Speaking at the Publishers Associations' International Conference today (15th December), Theresa Horner, vice-president for digital content for B&N, said: "Our focus originally was very much on providing a successful platform in the US to work from, before taking our product overseas . . . We are working a lot more closely [on that], and I imagine that in the not too distant future you'll be able to find one of these devices here."
B&N chief executive William Lynch told The Bookseller in November that it was planning an international roll-out but at that time declined to give further details. He said an announcement would be made within four months.
Speculation has grown that B&N could do a deal with Waterstone's, with the British chain committing itself to launching an e-reader in the UK in early 2012. Considering Waterstone's entering the e-reader market potentially next spring, Horner said: "I think B&N would say that having a chain of book stores is a great asset for selling book products, and if you think creatively about selling content, there is an endless well of possibilities for doing that."
She also emphasised the importance of taking a physical bookstore and integrating the digital experience within it, with Nook customers citing customer support as the number two reason why they chose the device over Amazon's Kindle.

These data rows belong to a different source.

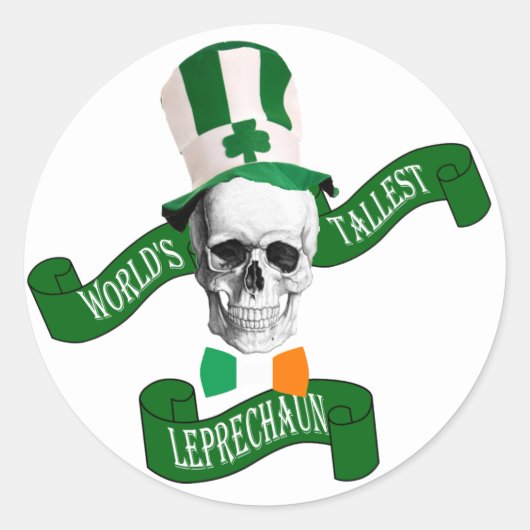 Sticker Rond Le plus grand leprechaun du monde (Devant)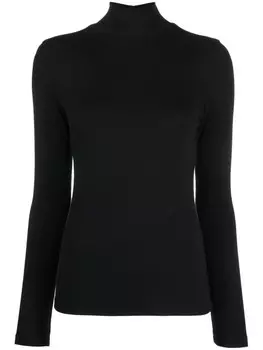 FRAME джемпер в рубчик, черный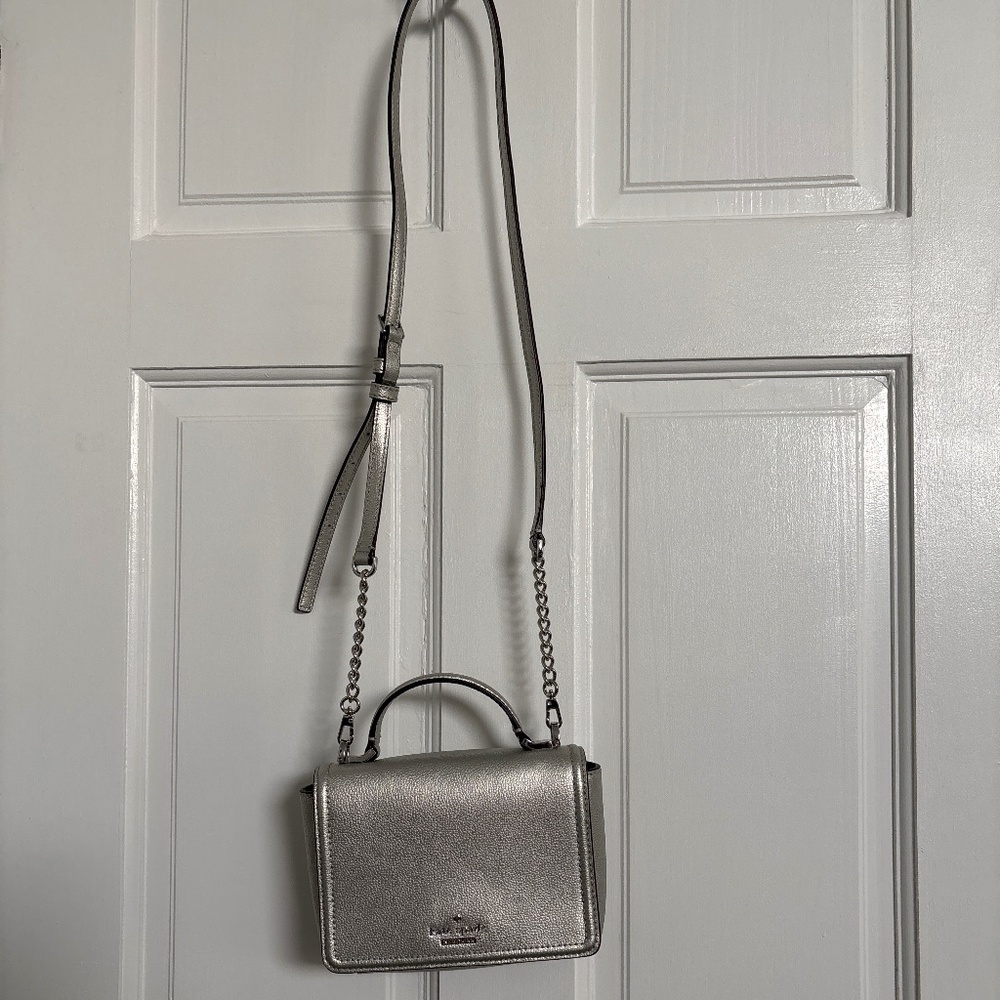 Sale! Today Only! Silver Kate Spade crossbody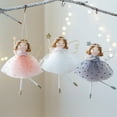 thumbnail image 1 of Adorno Navideño de Muñeca Angelical | Grisáceo | Plástico y Tela | 14 X 11 X 2 Cm | Regalos de Cumpleaños y Acción de Gracias | Adornos para El Hogar, 1 of 6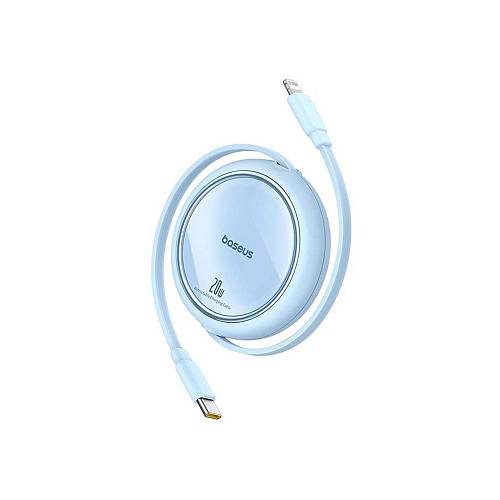 Baseus Retractable USB-C to Lightning Cable 20W Μπλε 1m (P10364501311-00) (BASP10364501311-00)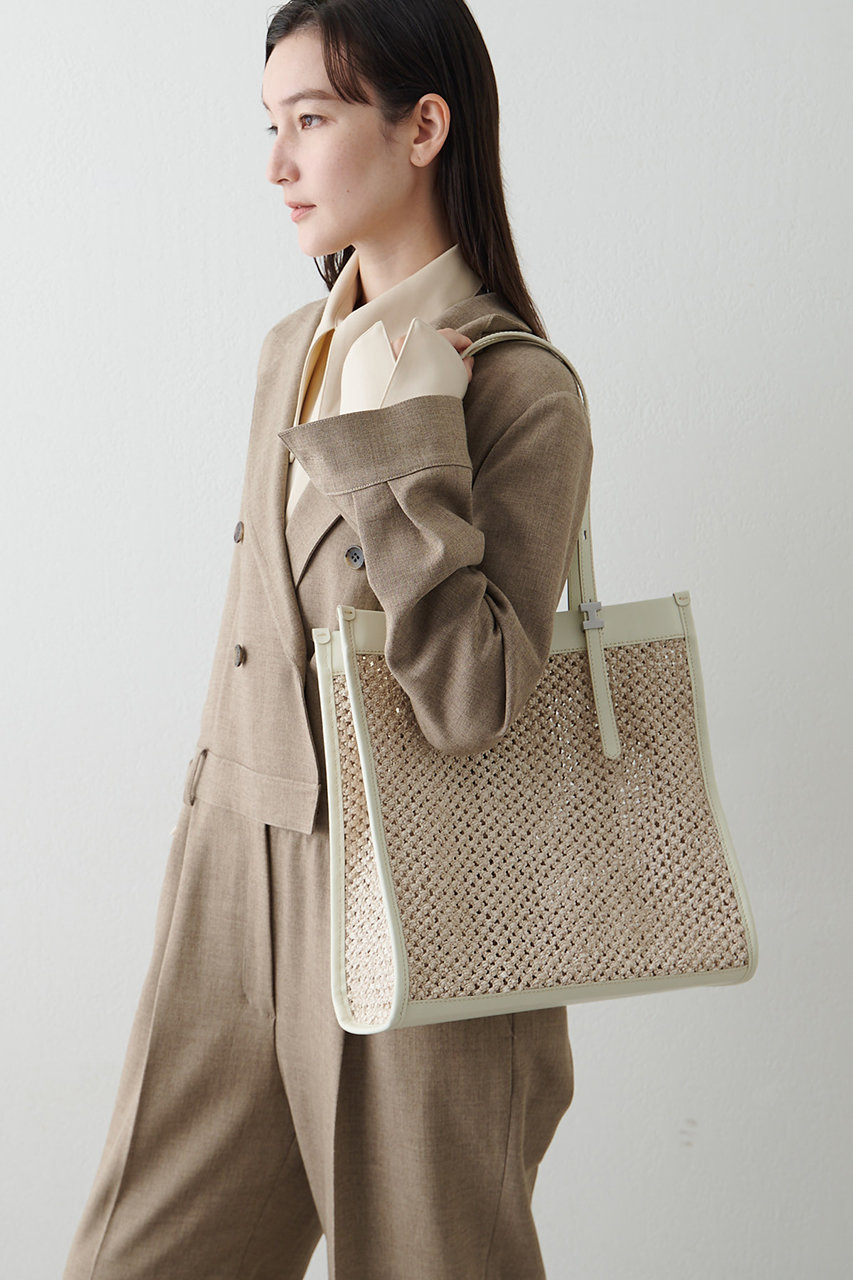 イアクッチ ジュリエッタ トートバッグ ストロー IACUCCI(イアクッチ)｜ジュリエッタ RETE PAGLIA/RUGA/アイボリー の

She declined to comment on W H Smith and Kobo's partnership, saying she had not had a chance to get to a WHS store during her time in London to see the device on sale.
Horner added that product development was now much more part of ongoing conversations between Barnes & Noble and its publisher suppliers in the US, with B&N becoming part of the publishing process, working out how content can be developed for the e-reading device, and publishers also taking on part of the role of retailers.

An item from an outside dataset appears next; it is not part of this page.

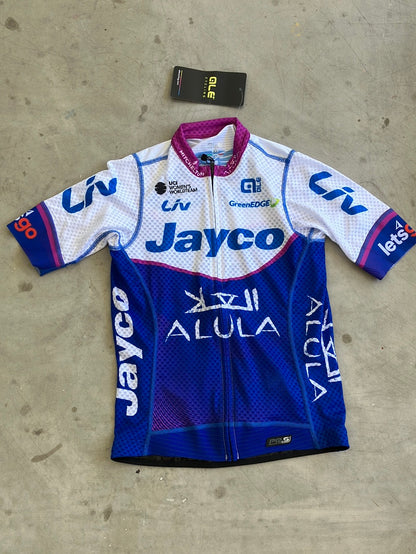 Women's Summer Aero Jersey Short Sleeve | Ale | Jayco Alula Women | Pro-Issued Cycling Kit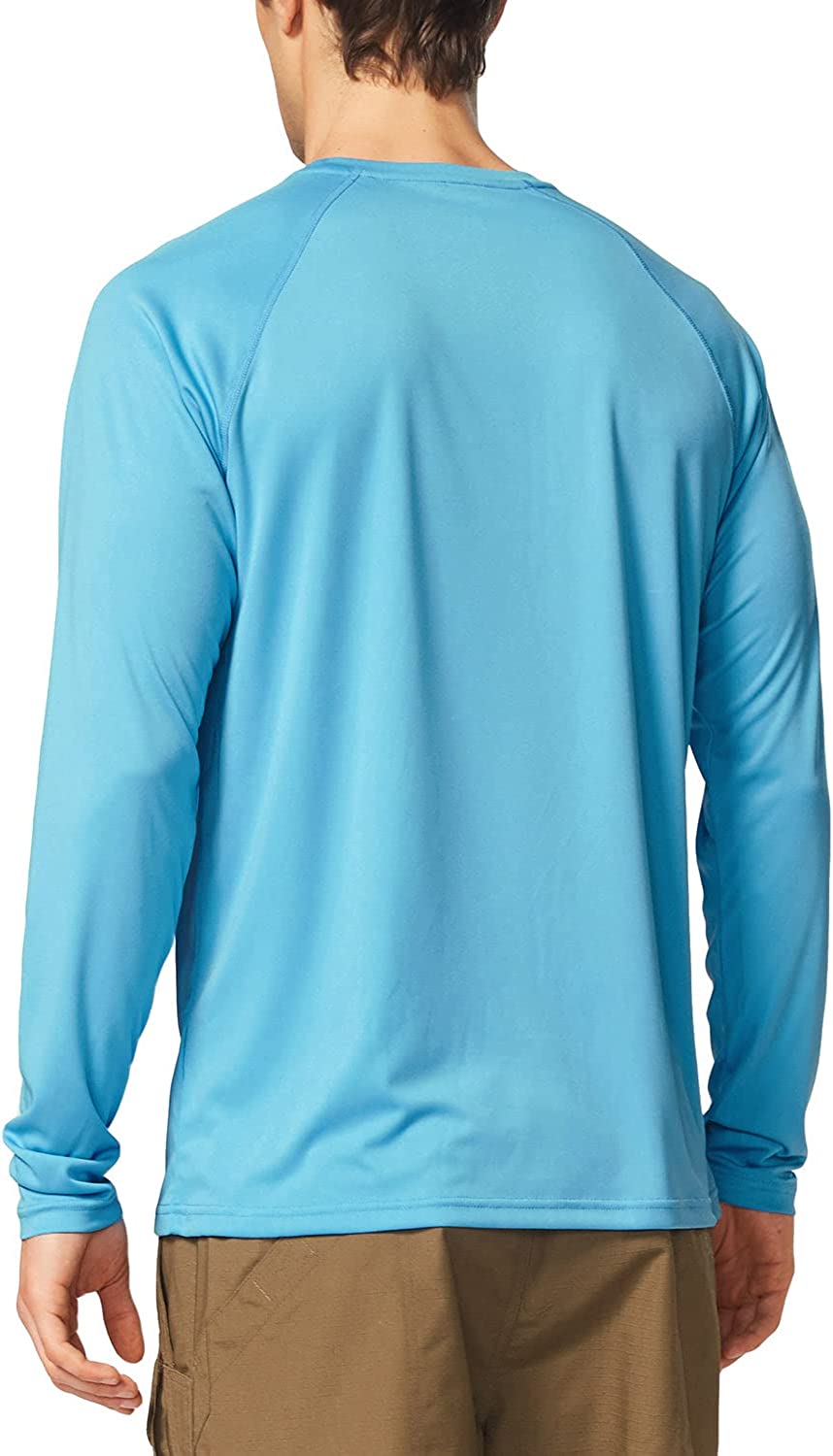 BALEAF Men&#39;s Long Sleeve Shirts Lightweight UPF 50+ Sun Protection SPF T-Shirts Fishing Rash Guard Running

She said: "There are a lot of conversations with publishers, a lot of partnerships going forward. 'What are you capable of doing digitally?' That's not a conversation that would have happened two years ago." She added that the current challenge in terms of content was in finding the right non-fiction content to sell digitally, and that self-published content was a "monster conversation going on in the digital space" in the US at the moment. Ten per cent of titles on B&N's digital bestselling lists are produced by its self-publishing programme, Pub-it.
Using figures from the BookStats 2011 survey, produced by the AAP, Horner said e-book revenue in the US represents 6% of overall trade revenue, equating to $864m. She added that she projected e-books to make up 50% of the US market by 2015. She said: "If you prepare for a market like that, then you'll be ready."
She also confirmed that digital readers read more; quoting Harris International Poll figures, she said that 20% of people in the US read 21 or more books per year, but 27% of e-reader users read 21 books or more per year. 16% of total US readers read 11-20 books a year, rising to 32% for e-reader owners. Horner also stressed that digital customers do not purchase entirely digitally, with "three channel" buyers buying 16 books over print and e-books in the last 3 months, compared to 5 books bought by one-channel buyers. She said: "There is a vibrant opportunity to be in all three channels."